Teks Bacaan –
Pendidikan kewarganegaraan merupakan salah satu program pendidikan
atau mata pelajaran yang wajib dimuat dalam kurikulum di setiap jenis, jalur
dan jenjang pendidikan. Hal ini sebagaimana ditegaskan oleh pasal 37 ayat (1)
dan (2) Undang-Undang RI No. 20 Tahun 2003 tentang Sistem Pendidikan Nasional.
Sedangkan mengenai pengertian PKn itu sendiri dapat kita peroleh
dalam Penjelasan Undang-Undang RI No. 2 Tahun 1989 tentang Sistem Pendidikan
Nasional pasal 39 ayat (2) dikemukakan bahwa “Pendidikan kewarganegaraan
merupakan usaha untuk membekali peserta didik dengan pengetahuan dan kemampuan
dasar berkenaan dengan hubungan antara warga negara dengan negara serta
pendidikan pendidikan pendahuluan bela negara agar menjadi warga negara yang dapat
diandalkan oleh bangsa dan negara”.
Siswa adalah unsur manusiawi yang penting dalam proses
pembelajaran, karena pada dasarnya siswa-lah yang menjadi subjek pembelajaran. Sardiman
A.M. 1992 : 109, mengemukakan, “Siswa atau anak didik adalah salah satu
komponen manusiawi yang menempati posisi sentral dalam proses belajar
mengajar”.
Yang dimaksud siswa di sini adalah peserta didik yakni “anggota
masyarakat yang berusaha mengembangkan potensi diri melalui proses pembelajaran
yang tersedia pada jalur, jenjang dan jenis pendidikan tertentu”. Pasal 1 angka
4 UU No. 20/2003 tentang Sisdiknas.
Adapun tugas inti dari siswa adalah belajar. Nana Sudjana, 1988 :
17, mengemukakan, “Belajar adalah suatu proses yang ditandai dengan adanya
perubahan pada diri seseorang”. Kemudian H. Mohammad Ali, 1992 : 14,
mengemukakan, “Secara umum belajar dapat diartikan sebagai proses perubahan
perilaku, akibat interaksi individu dengan lingkungannya.”

Kutipan Catatan –

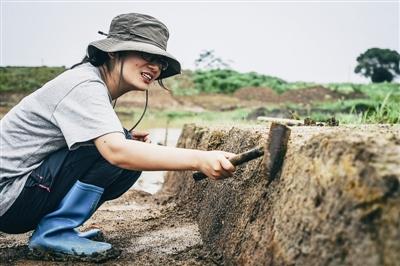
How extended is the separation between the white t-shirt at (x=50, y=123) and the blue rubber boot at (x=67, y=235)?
0.58ft

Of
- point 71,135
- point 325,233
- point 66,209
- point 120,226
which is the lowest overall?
point 120,226

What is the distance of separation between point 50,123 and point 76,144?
198mm

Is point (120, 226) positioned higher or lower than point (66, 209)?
lower

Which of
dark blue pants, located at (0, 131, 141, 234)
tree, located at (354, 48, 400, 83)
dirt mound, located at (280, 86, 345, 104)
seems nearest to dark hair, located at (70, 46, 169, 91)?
dark blue pants, located at (0, 131, 141, 234)

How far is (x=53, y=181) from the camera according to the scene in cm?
171

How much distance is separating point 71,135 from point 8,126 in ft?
1.21

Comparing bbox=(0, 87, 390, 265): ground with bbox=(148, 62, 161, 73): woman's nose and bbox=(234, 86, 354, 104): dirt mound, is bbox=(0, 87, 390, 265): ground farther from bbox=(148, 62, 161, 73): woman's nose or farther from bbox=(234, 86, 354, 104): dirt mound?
bbox=(234, 86, 354, 104): dirt mound

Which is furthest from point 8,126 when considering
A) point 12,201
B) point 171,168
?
point 171,168

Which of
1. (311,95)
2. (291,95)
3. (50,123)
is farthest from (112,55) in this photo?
(291,95)

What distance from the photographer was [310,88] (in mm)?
23703

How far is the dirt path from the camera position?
5.76 feet

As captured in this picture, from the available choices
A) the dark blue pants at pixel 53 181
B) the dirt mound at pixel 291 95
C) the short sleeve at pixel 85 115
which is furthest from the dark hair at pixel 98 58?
the dirt mound at pixel 291 95

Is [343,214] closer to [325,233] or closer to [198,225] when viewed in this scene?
[325,233]

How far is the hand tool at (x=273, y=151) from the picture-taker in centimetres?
127
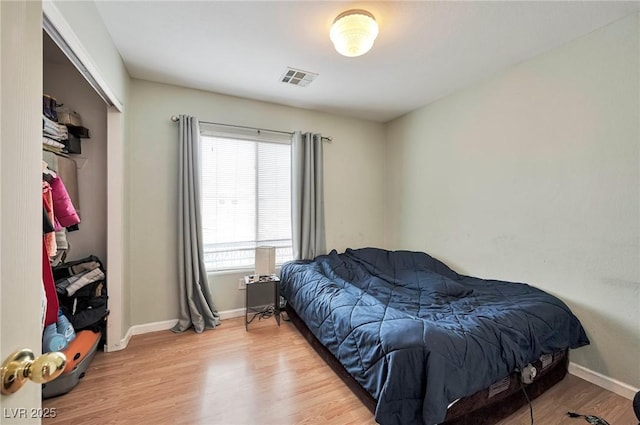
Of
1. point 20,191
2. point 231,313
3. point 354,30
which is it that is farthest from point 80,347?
point 354,30

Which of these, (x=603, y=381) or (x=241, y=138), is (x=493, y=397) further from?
(x=241, y=138)

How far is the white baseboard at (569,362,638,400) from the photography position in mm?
1786

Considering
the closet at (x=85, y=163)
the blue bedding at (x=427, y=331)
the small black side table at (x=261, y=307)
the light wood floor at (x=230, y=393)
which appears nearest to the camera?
the blue bedding at (x=427, y=331)

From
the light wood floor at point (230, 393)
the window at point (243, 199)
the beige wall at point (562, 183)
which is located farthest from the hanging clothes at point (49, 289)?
the beige wall at point (562, 183)

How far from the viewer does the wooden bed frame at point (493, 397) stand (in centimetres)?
146

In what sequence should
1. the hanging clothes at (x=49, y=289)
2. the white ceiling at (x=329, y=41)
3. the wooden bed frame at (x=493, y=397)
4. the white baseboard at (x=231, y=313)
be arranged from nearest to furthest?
the hanging clothes at (x=49, y=289)
the wooden bed frame at (x=493, y=397)
the white ceiling at (x=329, y=41)
the white baseboard at (x=231, y=313)

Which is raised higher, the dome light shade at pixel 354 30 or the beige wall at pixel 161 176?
the dome light shade at pixel 354 30

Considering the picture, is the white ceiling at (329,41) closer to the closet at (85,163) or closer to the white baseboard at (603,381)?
the closet at (85,163)

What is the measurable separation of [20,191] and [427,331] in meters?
1.70

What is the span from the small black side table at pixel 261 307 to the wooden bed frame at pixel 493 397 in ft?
3.55

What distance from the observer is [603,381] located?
6.21 ft

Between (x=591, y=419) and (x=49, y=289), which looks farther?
(x=591, y=419)

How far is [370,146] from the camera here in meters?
3.88

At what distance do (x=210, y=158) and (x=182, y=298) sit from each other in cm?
150
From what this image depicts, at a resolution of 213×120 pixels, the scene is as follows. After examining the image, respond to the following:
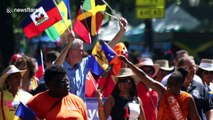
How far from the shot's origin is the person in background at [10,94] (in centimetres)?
770

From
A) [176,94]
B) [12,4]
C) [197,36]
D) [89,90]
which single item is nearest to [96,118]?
[89,90]

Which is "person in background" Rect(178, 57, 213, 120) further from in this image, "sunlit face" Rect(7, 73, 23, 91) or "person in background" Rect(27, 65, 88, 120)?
"person in background" Rect(27, 65, 88, 120)

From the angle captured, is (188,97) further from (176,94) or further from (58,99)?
(58,99)

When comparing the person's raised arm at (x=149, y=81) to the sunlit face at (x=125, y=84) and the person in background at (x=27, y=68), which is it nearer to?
the sunlit face at (x=125, y=84)

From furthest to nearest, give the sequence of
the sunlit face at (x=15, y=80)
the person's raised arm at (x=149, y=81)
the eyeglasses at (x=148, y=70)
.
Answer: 1. the eyeglasses at (x=148, y=70)
2. the person's raised arm at (x=149, y=81)
3. the sunlit face at (x=15, y=80)

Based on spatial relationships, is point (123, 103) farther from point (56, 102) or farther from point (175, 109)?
point (56, 102)

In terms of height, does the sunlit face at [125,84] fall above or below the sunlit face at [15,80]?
below

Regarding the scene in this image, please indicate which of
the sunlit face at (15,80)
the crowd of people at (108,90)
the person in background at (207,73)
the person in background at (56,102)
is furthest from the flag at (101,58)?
the person in background at (56,102)

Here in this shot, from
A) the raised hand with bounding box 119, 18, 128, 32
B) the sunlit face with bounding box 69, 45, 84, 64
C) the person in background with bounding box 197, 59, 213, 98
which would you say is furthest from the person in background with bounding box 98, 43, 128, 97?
the person in background with bounding box 197, 59, 213, 98

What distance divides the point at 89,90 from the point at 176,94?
1965mm

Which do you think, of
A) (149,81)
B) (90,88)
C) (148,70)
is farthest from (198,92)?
(90,88)

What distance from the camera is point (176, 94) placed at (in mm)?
8242

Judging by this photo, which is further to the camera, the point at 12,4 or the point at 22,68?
the point at 12,4

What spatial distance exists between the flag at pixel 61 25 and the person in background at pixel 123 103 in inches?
55.2
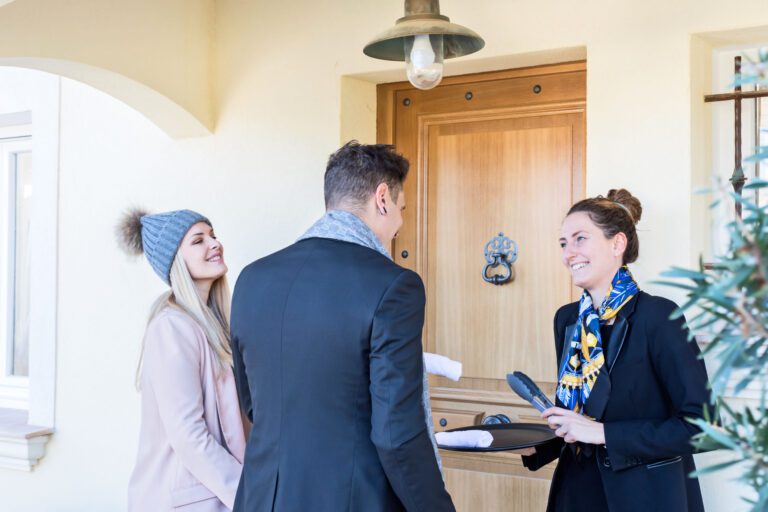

Soal Latihan –
[a] Jawab pertanyaan berikut berdasarkan bacaan tentang pendidikan kewarganegaraan:
(i) Pasal dan ayat mana dalam Undang-Undang RI No. 20 Tahun 2003 yang menegaskan bahwa pendidikan kewarganegaraan wajib dimuat dalam kurikulum?
(ii) Apa tugas inti siswa?
(iii) Menurut H. Mohammad Ali, secara umum belajar dapat diartikan sebagai apa?
[b] Ambil dari catatan baris-baris mulai dari baris yang memuat "In terms of" sampai akhir catatan, termasuk kedua ujungnya, lalu salin persis sama. Gambarnya tidak usah disertakan.
Bacaan dan catatan di atas tidak saling berhubungan.

Jawaban Soal –
[a]
(i) Pasal 37 ayat (1) dan (2).
(ii) Belajar.
(iii) Proses perubahan perilaku, akibat interaksi individu dengan lingkungannya.

[b]
In terms of height, does the sunlit face at [125,84] fall above or below the sunlit face at [15,80]?
below

Regarding the scene in this image, please indicate which of
the sunlit face at (15,80)
the crowd of people at (108,90)
the person in background at (207,73)
the person in background at (56,102)
is furthest from the flag at (101,58)?
the person in background at (56,102)

Here in this shot, from
A) the raised hand with bounding box 119, 18, 128, 32
B) the sunlit face with bounding box 69, 45, 84, 64
C) the person in background with bounding box 197, 59, 213, 98
which would you say is furthest from the person in background with bounding box 98, 43, 128, 97?
the person in background with bounding box 197, 59, 213, 98

What distance divides the point at 89,90 from the point at 176,94?
1965mm

Which do you think, of
A) (149,81)
B) (90,88)
C) (148,70)
is farthest from (198,92)?
(90,88)

What distance from the camera is point (176, 94) placed at (in mm)?
8242

Judging by this photo, which is further to the camera, the point at 12,4 or the point at 22,68?
the point at 12,4

What spatial distance exists between the flag at pixel 61 25 and the person in background at pixel 123 103 in inches?
55.2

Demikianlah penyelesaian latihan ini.